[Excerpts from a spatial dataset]
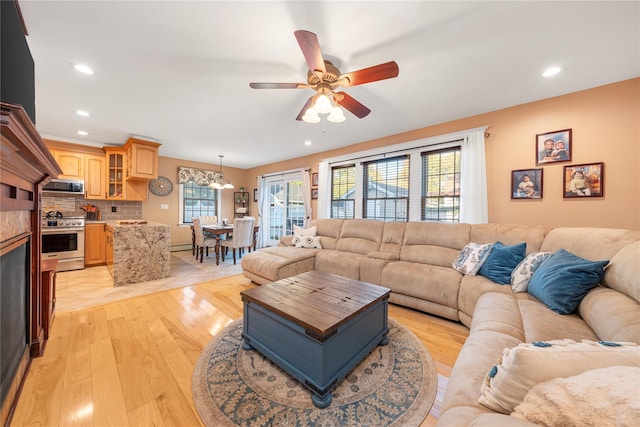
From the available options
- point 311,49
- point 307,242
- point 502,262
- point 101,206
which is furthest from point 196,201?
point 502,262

...

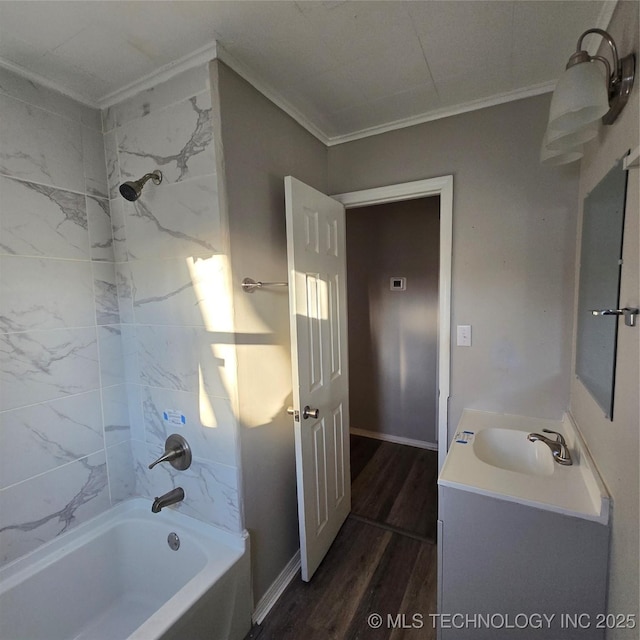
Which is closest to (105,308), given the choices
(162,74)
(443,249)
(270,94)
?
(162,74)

- Goal of the exercise
Pull out each line of the material above that contains the string "point", copying every such line in full.

- Written reply
- point 311,49
- point 307,242
- point 502,262
- point 101,206
which is furthest from point 196,201?
point 502,262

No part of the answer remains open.